お堂の中でこの方達のお姿を拝見しているだけで、とても安らいだ気持ちになれるというのを、ただただ感じて、すわっておりました。

お堂の壁に、物まね芸人のコロッケさんの写真が飾ってあって、ちらちら見ていたら、「最近ここにいらしてね、番組で紹介してくださったの!」なんて話もしてくださり・・・

そうなんですか。有名な方がいらっしゃるとやっぱりいい宣伝になりますね・・・なんて話をしていたら、唐突におばあちゃんの口から「きんききっずのどうもとさんなんかもお忍びでいらっしゃるのよ!」なんて話も出て、ドッキリなわたしたち(笑)

そりゃそうでしょうとも。
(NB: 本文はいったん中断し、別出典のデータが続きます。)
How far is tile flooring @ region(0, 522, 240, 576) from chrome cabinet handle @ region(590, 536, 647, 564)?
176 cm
ここは彼も大好きな天川村!!

でも、お忍びだそうだし、ここで必要以上にその話に食いつくのも、この村のやさしいみなさまに対しても、つよしさんご本人に対しても失礼な気がして・・・

心の中でそっとほっこりして、それ以上は触れませんでした。

つよしさんもわたしたちと同じように、このおばあちゃんの温かくて素敵なお話を聞いたかな?
同じように円空さんたちを見て、どんな風に感じられたかしら。

ショコラ嬢もわたしも、このあたり、おばあちゃんの話の腰を折らないように、一言も口をきかず、ひたすら相槌を打つのみでしたが、心の中では感慨深く、いろんなことを思ってましたよ、もちろん。

というわけで、大きく息を吸って、彼の残り香を感じつつ・・・(いつのだよ!!笑)

あれっ!?ちょっと待って!!
数珠の話がちっとも出ないけど・・・と思い出しました。

入館料くらいのつもりで、数珠代を払ってくださいね!と言われていたのに、わたしたちはまだその話を聞いていないではありませんか!!
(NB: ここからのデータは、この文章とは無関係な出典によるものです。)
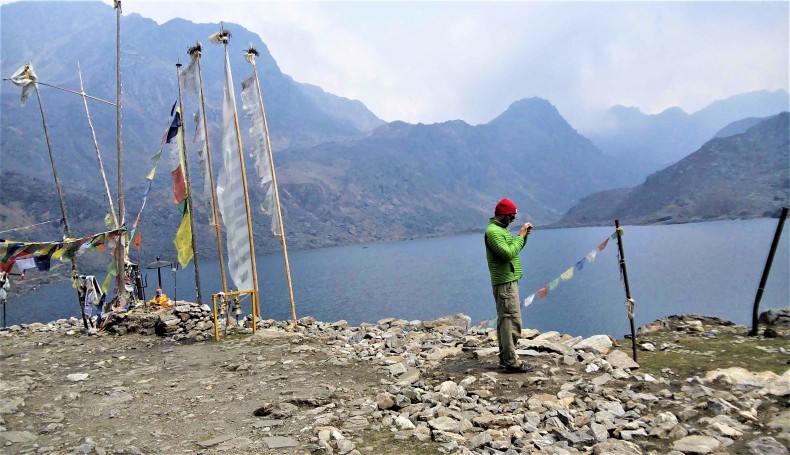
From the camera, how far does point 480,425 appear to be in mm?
6445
おばあちゃんはこちらが言わなければ何も言いそうになかったので、ついにこちらからその話を切り出すわたしたち(笑)

そうしたら、とてもとても申し訳なさそうに、「数が今少なくてね〜」なんて言いながら、お数珠がたくさんぶらさがった台を見せてくださいました。

ショコラさんは透明のお数珠を、わたしはレモン色のお数珠をいただいてきたのですが
「これらもちゃんと高野山に持って行って、拝んでもらってきてあるのよ」とのことでした。
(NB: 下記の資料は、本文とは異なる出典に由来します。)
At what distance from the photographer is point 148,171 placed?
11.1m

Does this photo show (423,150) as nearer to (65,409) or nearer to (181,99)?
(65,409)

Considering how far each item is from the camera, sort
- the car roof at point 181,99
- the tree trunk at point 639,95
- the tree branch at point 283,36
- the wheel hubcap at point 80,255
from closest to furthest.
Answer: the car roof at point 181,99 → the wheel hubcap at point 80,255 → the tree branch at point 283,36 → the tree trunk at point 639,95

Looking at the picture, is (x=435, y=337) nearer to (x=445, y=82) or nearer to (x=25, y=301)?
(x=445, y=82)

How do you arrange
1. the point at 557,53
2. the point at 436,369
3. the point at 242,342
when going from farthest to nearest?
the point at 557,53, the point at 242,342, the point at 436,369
旅の記念の品がまたひとつ増えて、とてもhappyなわたしたち。

おばあちゃんは、終始お金を取るのが申し訳ないと言った風情でしたが、これだけの時間、ずっと付き合っていただいたんだし、拝観料とか取っても全然いいのに・・・

そんなところも本当に謙虚でやさしい方々ばかりにお会いして、なんだか都会の日常でささくれだっていた心がどんどん凪いでゆくのを感じました。

「今度、お祭りのときにいらっしゃい。周りの人たちがとってもたくさん集まって、それはそれはにぎやかなのよ。」とおっしゃってました。

パンフレットにも書いてありましたが、今の世相に欠けたもの、現代人の心に失われたものを思い出させてもらったような気がします。

帰り際に、おばあちゃんの旦那さまにもお会いして、ペンションの方とみんなで、しばし外でおしゃべりしました。

畑に出ていらしたそうです。

ペンションのオーナーさんとも旧知の仲といった感じで、おそらく子ども時代から、ず〜っといろんな歴史を共有してらっしゃるのだろうなぁと思いました。

そういうのもいいなぁ。

またひとつ、天川村で訪れたい場所が増えました。
田舎のおばあちゃんのうちに帰るように、またかの地を訪れたいです。

追伸的にちょっと触れておきますが、この時に、もうちょっと先まで行くと、今は廃校になった旧天川西小跡があって、「天和の里」という施設に生まれ変わり、公開されているのだとか。

総ヒノキ造りの校舎などが自由に見学できたりもするのだそうです。

おばあちゃんたちにとっては、思い出の母校で、とても大事な場所だったそうです。

いつかそちらも訪ねてみたいものだと思いました。